- [課題]: 本文抜粋の中の「自分が何者なのか、ということを知っていくのは、これからなのです。」という一文を英語に訳してください。

- [本文抜粋]:
● ● ● ●
個人的には、その精神は大切だと思います。結果的に私がブログを立ち上げた行動力にも繋がっていますしね。

 

とにかくやる気がありました。周りがキラキラ輝いていました。

当時の私は、その勢いのまま、

旦那に「私は同じ場面緘黙の人を助けたい!勇気づけたい!」ということを話しました。夢を語ったのです。

が、ここで旦那から衝撃の一言。

 

旦那「自分のことだって手一杯なのに、人のこと助けてる場合じゃなくない?」

 

( ゚д゚)

 

この言葉を聞いた私は、次の瞬間には顔真っ赤にして「なにくそーーーーーー!!!!!」と激怒していました。

ちょっとした喧嘩にも発展しましたね。

 

当時は「人の気持ちを踏みにじるとは!なんて冷たい人なんだ!!」と泣き叫び、

その後ずーーーーん・・・と気持ちが沈み、しばらくふさぎ込んだりもしました。

 

しかし・・・

 

生きづらさが改善された今の状態で思い返してみると、

この段階では「人を助けるだけの余力がない」ということは、

紛れもなく事実なのです。

 

まだ、自分自身と向き合い始めたばかりの段階。

自分が何者なのか、ということを知っていくのは、これからなのです。

この後が、長い長い道のりなのです。

 

※旦那の名誉の為に書いておきますが、決して冷徹な人でなく、客観的に物事を見ることが出来る人で、大変尊敬できる人です

 

「カウンセラー養成講座を開くと、
『いや、むしろカウンセリングを受けられたほうが良いのでは?』という人が結構な割合で受講に来る」という話について、
この「人のお役に立ちたい衝動」には身に覚えがあるので、
「なるほどと思う」という感想をツイートしたところ、
「悩みを抱えながら→

→カウンセラーを目指している当人」から、長い長いリプライを頂戴したことが。
● ● ● ●
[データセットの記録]
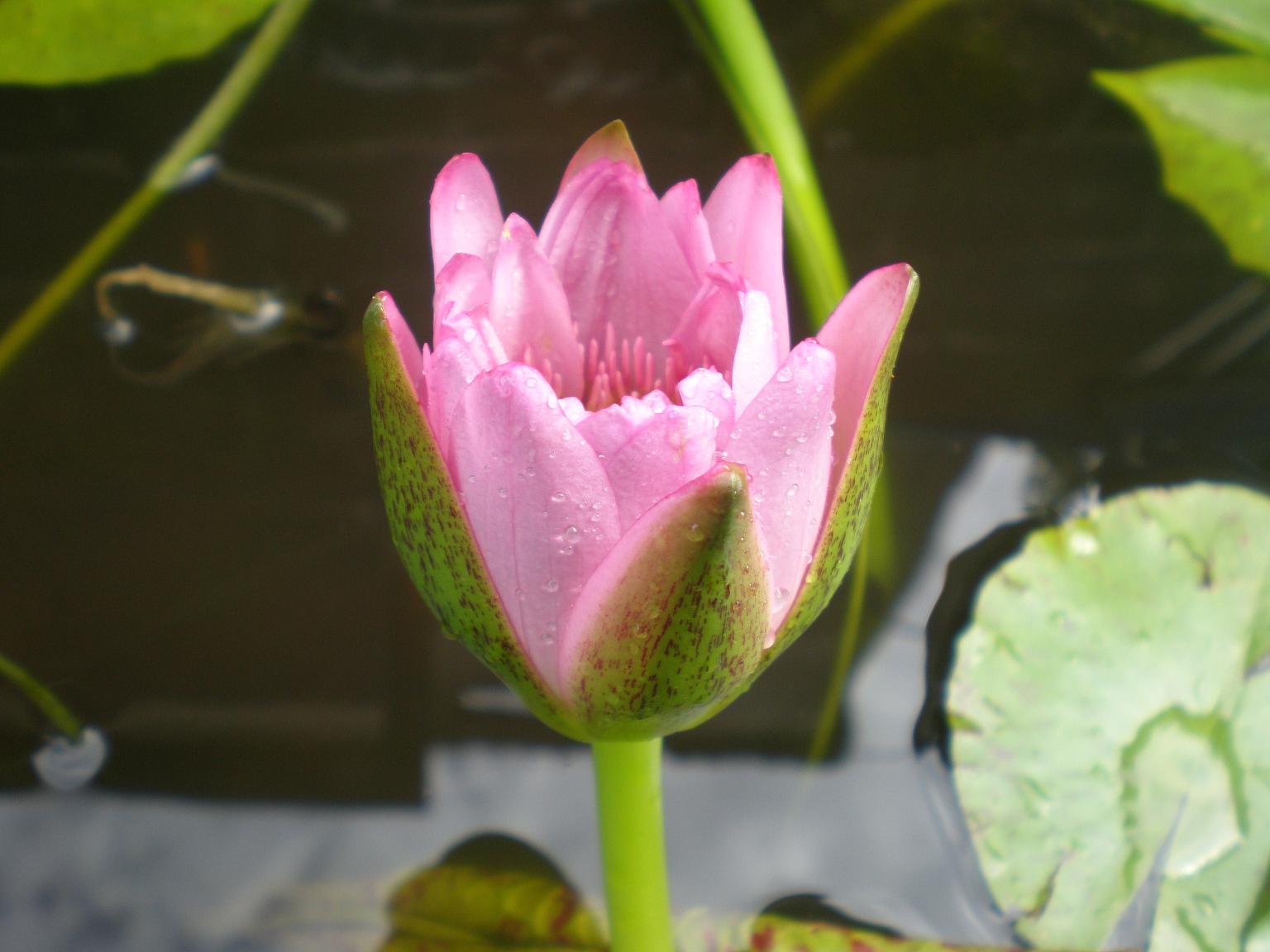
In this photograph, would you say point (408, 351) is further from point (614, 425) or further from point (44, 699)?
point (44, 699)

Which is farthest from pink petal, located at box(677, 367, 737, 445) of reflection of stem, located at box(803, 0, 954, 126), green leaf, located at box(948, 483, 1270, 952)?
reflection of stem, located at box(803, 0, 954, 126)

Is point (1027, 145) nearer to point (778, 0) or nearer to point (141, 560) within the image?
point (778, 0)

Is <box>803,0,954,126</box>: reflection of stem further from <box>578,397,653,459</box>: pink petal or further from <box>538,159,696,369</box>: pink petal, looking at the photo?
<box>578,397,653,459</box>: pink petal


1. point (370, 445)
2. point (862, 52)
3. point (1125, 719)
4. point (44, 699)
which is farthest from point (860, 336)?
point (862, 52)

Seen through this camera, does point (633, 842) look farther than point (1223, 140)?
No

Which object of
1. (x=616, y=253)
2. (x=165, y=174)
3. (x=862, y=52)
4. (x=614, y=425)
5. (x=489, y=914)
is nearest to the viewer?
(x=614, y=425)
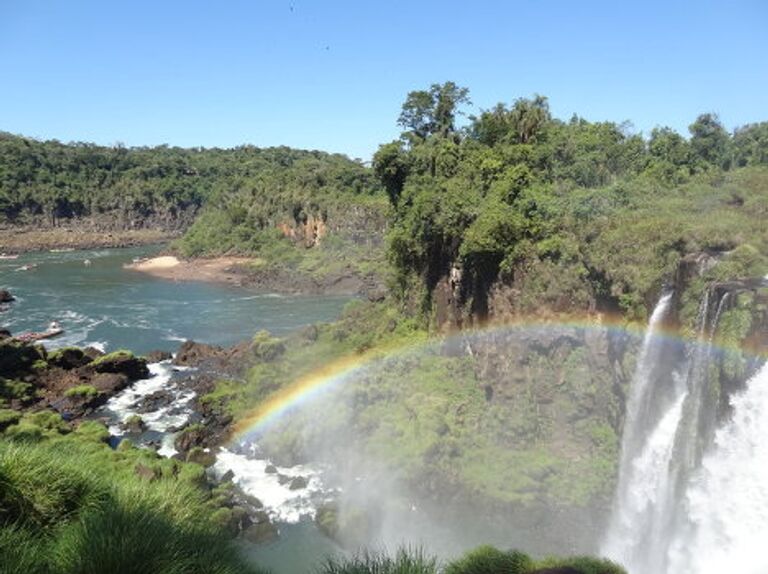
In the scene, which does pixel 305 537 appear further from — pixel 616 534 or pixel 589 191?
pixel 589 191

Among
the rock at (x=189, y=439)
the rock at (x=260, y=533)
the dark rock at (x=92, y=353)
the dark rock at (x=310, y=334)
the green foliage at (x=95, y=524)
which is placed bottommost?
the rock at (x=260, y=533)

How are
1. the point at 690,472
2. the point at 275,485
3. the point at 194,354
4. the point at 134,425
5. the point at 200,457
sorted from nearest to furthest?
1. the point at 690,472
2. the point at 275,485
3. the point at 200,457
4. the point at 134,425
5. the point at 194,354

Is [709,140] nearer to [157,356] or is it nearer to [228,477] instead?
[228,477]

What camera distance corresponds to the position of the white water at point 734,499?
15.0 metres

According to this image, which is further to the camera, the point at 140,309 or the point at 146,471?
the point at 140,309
● ● ● ●
- [解答]: Coming to understand who I really am is something that still lies ahead.